Now to see if it has any content ;).
So, yeah. I've been doing a remarkably poor job of socializing and posting lately.
Partially I'm just stressing about work/family stuff that's taking forever to resolve, partially I'm feeling a bit blob-like, and partially I have a bit of a girl situation.
Work/family stuff is proceeding but it's slow and hard to figure out. I think I am making progress, but it seems like every time I think I'm getting a handle on things, a new problem develops that errodes some of my progress. Work has been a neverending series of "three steps forward, two steps back, one step forward, two steps back, two steps forward, one step back..." etc...
Although I suppose I do find some morbid amusement in the fact that the number of grey hairs in my beard has increased noticeably in the last year or so (there were like 8 at last count) and I think I can definitely track their appearance directly to stress (so apparently my life is now more stressfull than it was when I was at MIT... yikes!).
As far as feelig blob-like goes. Eh, I'm making progress, but I've been trying to get up early enough to work out in the AM before work and so far it's been a week and I still can't do it. That gets discouraging. This afternoon it occurred to me that I should try to either work out before work, or immediately after work if I don't get up early enough, but this afternoon I ended up outside dealing with the grass problem in the front yard (grass and weeds have infiltrated the rock landscaping in the front). I just need to make time to work out regularly. I think my diet is about right for how much physical stuff I tend to do, but I need to do that on a regular basis. It's been hard right now and I feel like I'm starting the perilous slide towards Jabba-ness which does not help my mood in the slightest.

——————————

**Task requirements**
[A] In the blog post, copy the part that opens with the words "Now to see if" and closes with "a girl situation.".
[B] Answer these questions using the blog post:
(i) How many grey hairs were in the writer's beard at last count?
(ii) What has gotten into the rock landscaping in the front yard?
(iii) For how long has the writer been trying to get up early enough to work out before work?
[C] Pick up the blog post about stress, work, and feeling out of shape after its last sentence and keep writing it.

**Given information**
——————————

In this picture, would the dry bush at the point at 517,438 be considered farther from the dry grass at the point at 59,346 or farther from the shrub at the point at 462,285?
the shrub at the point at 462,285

——————————

**Expected outputs**
[A]
Now to see if it has any content ;).
So, yeah. I've been doing a remarkably poor job of socializing and posting lately.
Partially I'm just stressing about work/family stuff that's taking forever to resolve, partially I'm feeling a bit blob-like, and partially I have a bit of a girl situation.

[B]
(i) About 8.
(ii) Grass and weeds.
(iii) A week.

[C]
Oh, and finally the girl situation. Yeah. Umm... I'm not going to go into that just yet, but I am increasingly convinced that the powers that be are just e-vil. Just once, I would like to figure out that there is a mutual attraction to a casual aquiantence when that person and I are still in the same fucking city. This is starting to feel like a bad joke. I meet someone, think they're cool, time passes we move on (literally) and then next thing I know we're both thinking about a possible romantic encounter of some sort.
No, I will not elaborate any further on the girl situation just yet. The last time I got my hopes up for a member of the opposite sex, I ended up wanting to cause her some amount of pain and discomfort (and not in the fun and entertaining way I would normally want to). I'm going to be optomistic and see where this goes but my hopes are being kept firmly on the ground.
Hmmm would you look at that. I guess you could qualify that as some kind of content ;)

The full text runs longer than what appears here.